## 任务
这篇谈数据中心制冷故障的文章，能从它最后一句之后接着续写下去吗？

## 待析文本

######

欢迎来到中国IT及布线行业权威网站! [请登录],新用户?[免费注册]
用户名: 密码:
| 设为首页 | 加入收藏
您当前的位置:首页 >> Tab栏目 > 数据中心
分析:数据中心制冷故障会更常见么?
来源:tt 作者:深知社 更新时间:2023-02-26

数据中心制冷故障会变得更加常见么?

Will data centre cooling failures become more common?


Luke Neville December 28, 2022

Managing Director at i3 Solutions Group


译 者 说

2022年全球普遍经历了一次热浪洗礼,英国伦敦、中国重庆,都经历了近些年来的夏季最高温,给数据中心的稳定造成了很大的挑战。这不是偶然,这是全球气候变暖所必然导致的全球气候的改变,短期内会持续温升,直至达到一个峰值。


目前数据中心最常用的两种末端制冷设备一般为精密空调和AHU,在机柜通道有效封闭的情况下进行有效制冷。在精细管理下,年均PUE可做到1.2以下。但是从机柜甚至服务器角度来看,此两种末端设备仍可被看作为集中制冷,依然存在冷量的浪费。在制冷设备性能在能做到有效突破的情况下,很难在数据中心制冷能效上再有质的提升。相比较来看,不断发展的液冷技术,是非常有效的分布式制冷,从服务器甚至服务器处理器级别进行有效制冷。在夏季室外温度不断随着气候变暖增加的情况下,液冷似乎成了一个应对温升危机、提高运行能效的新型手段。


更加极端的天气模式导致了更高的温度峰值,例如有记录的2022年夏季发生在英国部分地区的40℃高温,会引发更多的数据中心故障。然而,尽管不可避免的数据中心故障会变得越来越常见,但是想建立一个直接因果关系是非常困难的,因为需要考虑的因素包括不断增长的站点数量和老化的数据中心库存,这些都将势必会造成故障数量的增加。

More extreme weather patterns resulting in higher temperature peaks, such as the record 40oC experienced in parts of the UK in the summer of 2022, will cause more data centre failures. However, while it is inevitable that data centre failures will become more common, establishing a direct cause and effect is difficult as factors to consider include the growing number of sites and an ageing data centre stock that will statistically increase the number of outages.

######

## 所给数据
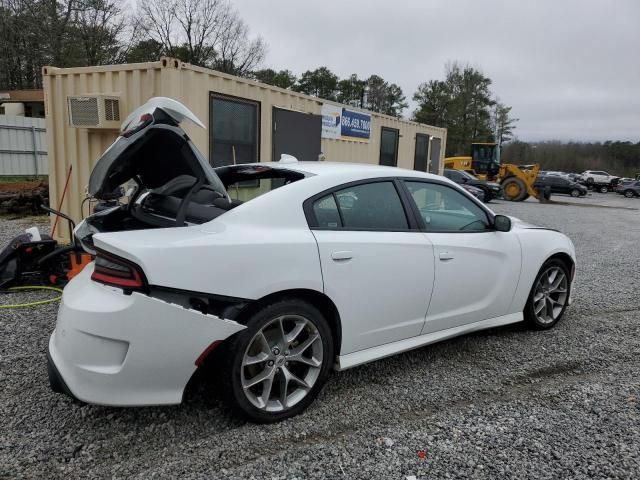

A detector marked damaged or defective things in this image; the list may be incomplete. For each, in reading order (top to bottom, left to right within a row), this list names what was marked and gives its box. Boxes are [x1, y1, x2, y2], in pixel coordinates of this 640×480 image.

damaged rear bumper [47, 266, 246, 404]
exposed wheel well [236, 288, 342, 356]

######

## 练习结果
不断提高的夏季温度峰值造成的结果是改变了数据中心制冷系统的设计策略以及哪些因素构成了“安全”的设计和运行温度。随着20多年前现在数据中心产业开始以来,数据中心制冷系统容量的设计一直在安装成本以及运行风险之间进行权衡。

What the increasing peak summer temperatures are doing is shifting the needle and changing conversations both about how data centre cooling should be designed and what constitutes ” safe’ design and operating temperatures. Since the beginning of the modern data centre industry over two decades ago, the design of data centre cooling system capacity has always been a compromise of installation cost vs risk.


数据中心设计人员力求通过选择峰值环境温度和设备冗余度水平来实现平衡,这样当温度达到时,制冷系统有能力继续保障数据中心正常运行。所选择的峰值环境温度越高,制冷系统的体积以及成本越大,制冷系统的抗风险性越强,意味着需要花费更多的成本来增加系统冗余。它降低了风险偏好,降低了所拥有者和运营商的成本。事实上,无论何时,只要温度超过了设计温度,出现故障的风险都一直存在,且随着温度的升高而增加。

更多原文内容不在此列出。